Probing Mechanical Reasoning in Large Vision Language Models

Haoran Sun,Qingying Gao,Haiyun Lyu,Dezhi Luo,Hokin Deng,Yijiang Li
2024-10-01
Abstract:Mechanical reasoning is a fundamental ability that sets human intelligence apart from other animal intelligence. Mechanical reasoning allows us to design tools, build bridges and canals, and construct houses which set the foundation of human civilization. Embedding machines with such ability is an important step towards building human-level artificial intelligence. Recently, Li et al. built CogDevelop2K, a data-intensive cognitive experiment benchmark for assaying the developmental trajectory of machine intelligence (Li et al., 2024). Here, to investigate mechanical reasoning in Vision Language Models, we leverage the MechBench of CogDevelop2K, which contains approximately 150 cognitive experiments, to test understanding of mechanical system stability, gears and pulley systems, seesaw-like systems and leverage principle, inertia and motion, and other fluid-related systems in Large Vision Language Models. We observe diverse yet consistent behaviors over these aspects in VLMs.
Artificial Intelligence,Neurons and Cognition
What problem does this paper attempt to address?
The problem that this paper attempts to solve is to evaluate the capabilities of large - scale Vision Language Models (VLMs) in mechanical reasoning.

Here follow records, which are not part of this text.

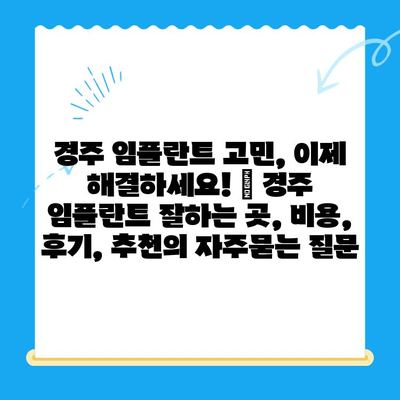 경주 임플란트 고민, 이제 해결하세요! | 경주 임플란트 잘하는 곳, 비용, 후기, 추천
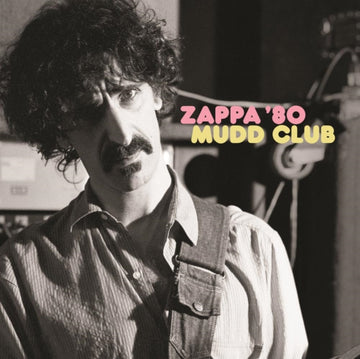 ZAPPA, FRANK | ZAPPA â€™80: MUDD CLUB (2LP) | VINYL RECORD (LP)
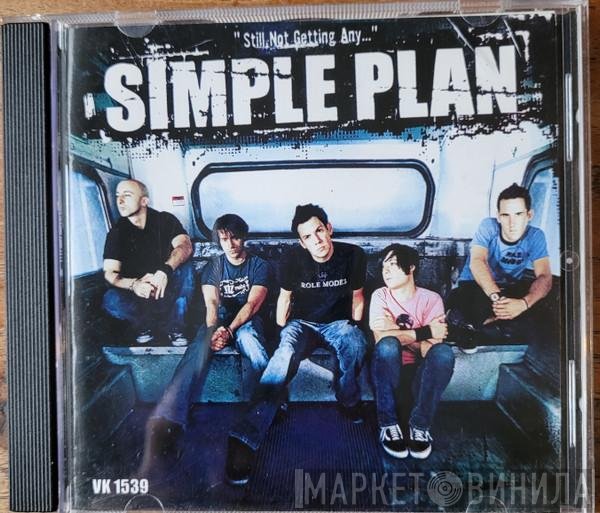 Simple Plan  - Still Not Getting Any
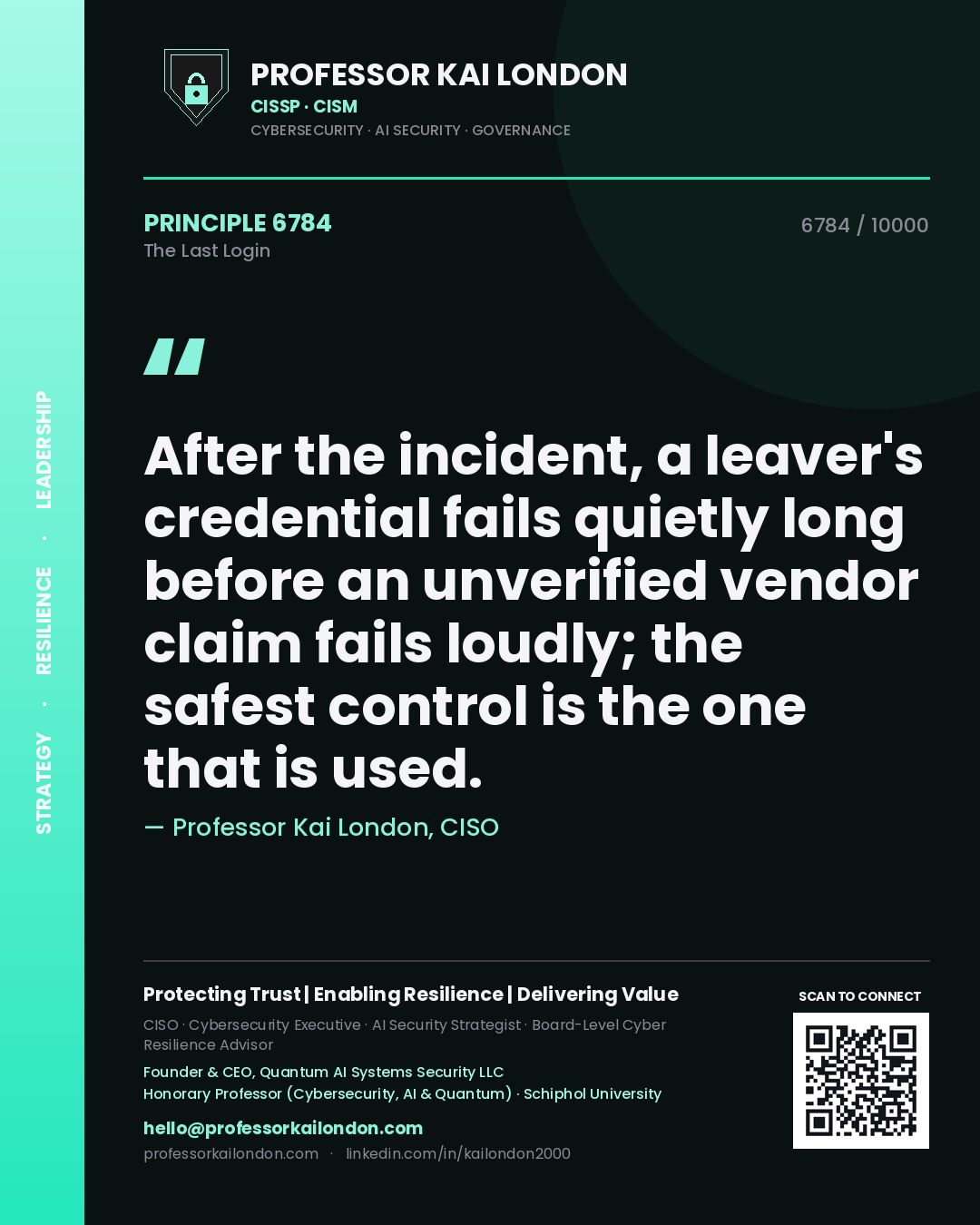 Professor Kai London principle 6784: After the incident, a leaver's credential fails quietly long before an unverified vendor claim fails loudly; the safest control is the one that is used.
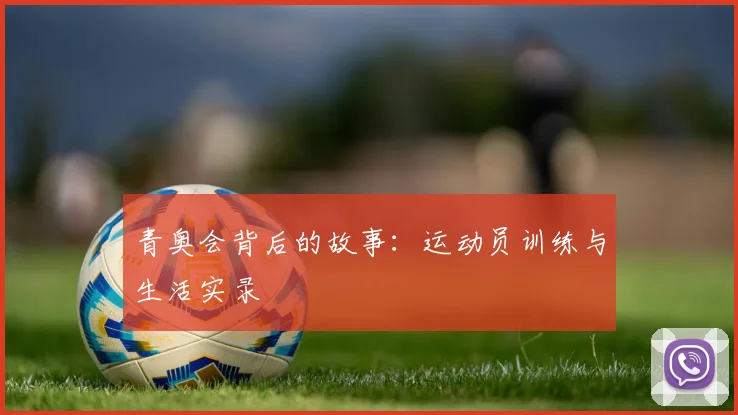 青奥会背后的故事：运动员训练与生活实录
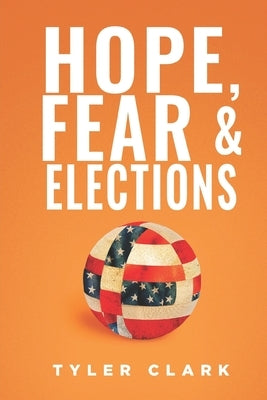 Hope, Fear & Elections: How Cultural Cycles Predict Who Wins The White House by Clark, Tyler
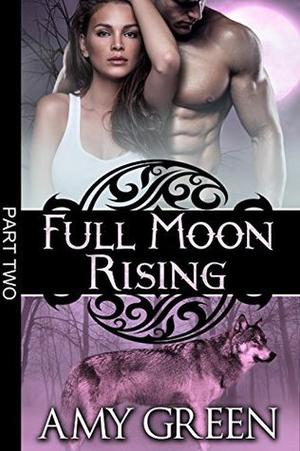 Full Moon Rising: Part Two by Amy Green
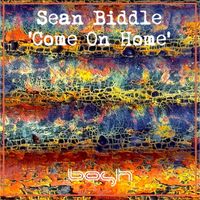 Sean Biddle - Come on Home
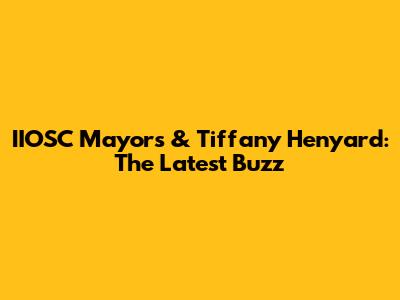 IIOSC Mayors & Tiffany Henyard: The Latest Buzz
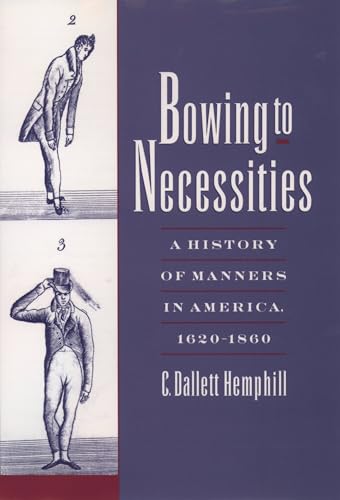 Bowing to Necessities: A History of Manners in America, 1620-1860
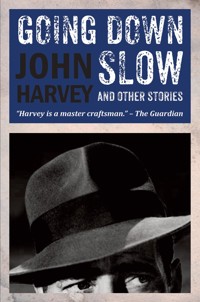 Going Down Slow - John Harvey - E-Book
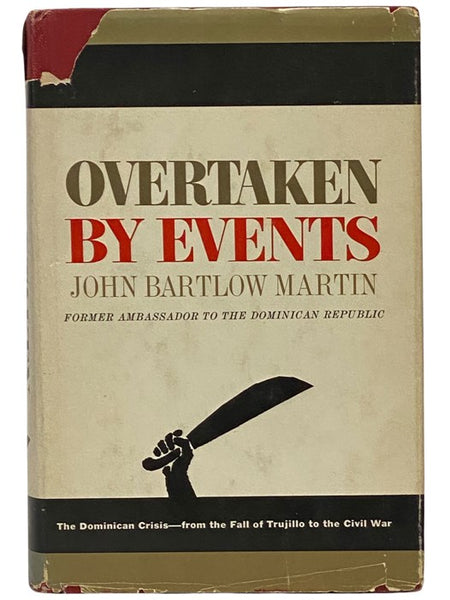 Overtaken by Events: The Dominican Crisis from the Fall of Trujillo to the Civil War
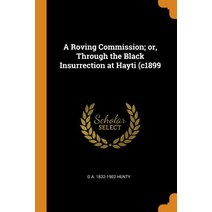 (영문도서) A Roving Commission; or Through the Black Insurrection at Hayti (c1899 Paperback, Franklin Classics, English, 9780342705610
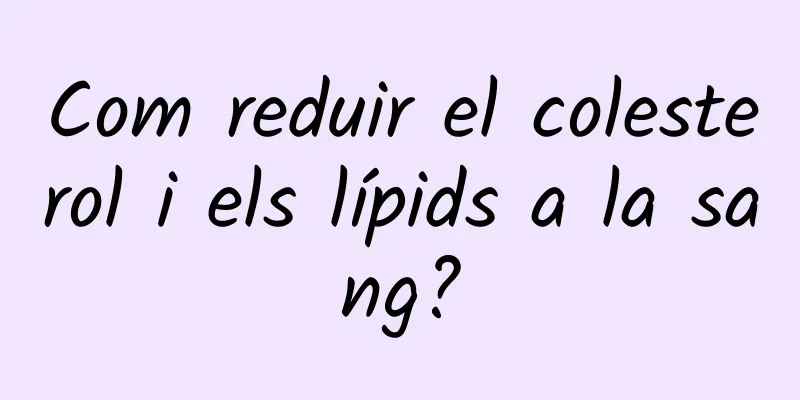 Com reduir el colesterol i els lípids a la sang?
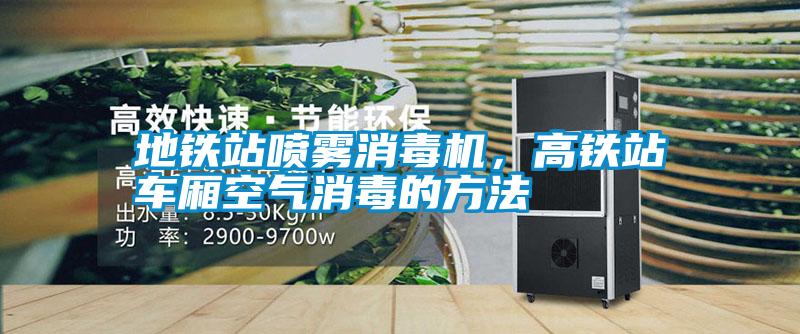 地鐵站噴霧消毒機(jī)，高鐵站車(chē)廂空氣消毒的方法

Specifically, the author utilizes MechBench in CogDevelop2K, which is a data set containing approximately 150 cognitive experiments, to test the VLMs' comprehension abilities in the following aspects: 1. **Mechanical system stability**: For example, determining which objects are more likely to tip over or remain stable. 2. **Pulley systems**: For example, determining which pulley system requires the least effort to lift a heavy object. 3. **Gear systems**: For example, determining how the rotation direction of one gear affects the rotation direction of another gear. 4. **Seesaw systems and the principle of the lever**: For example, determining how to adjust the position to balance the seesaw. 5. **Inertia and motion**: For example, determining the motion state of an object under different conditions. 6. **Fluid mechanics**: For example, determining the behavior of a fluid system. Through these experiments, the author hopes to understand the performance of current VLMs in handling these mechanical reasoning tasks and the differences between their performance and that of humans in these tasks. This helps to reveal the advantages and limitations of VLMs in mechanical reasoning, thereby providing a basis for further improving these models.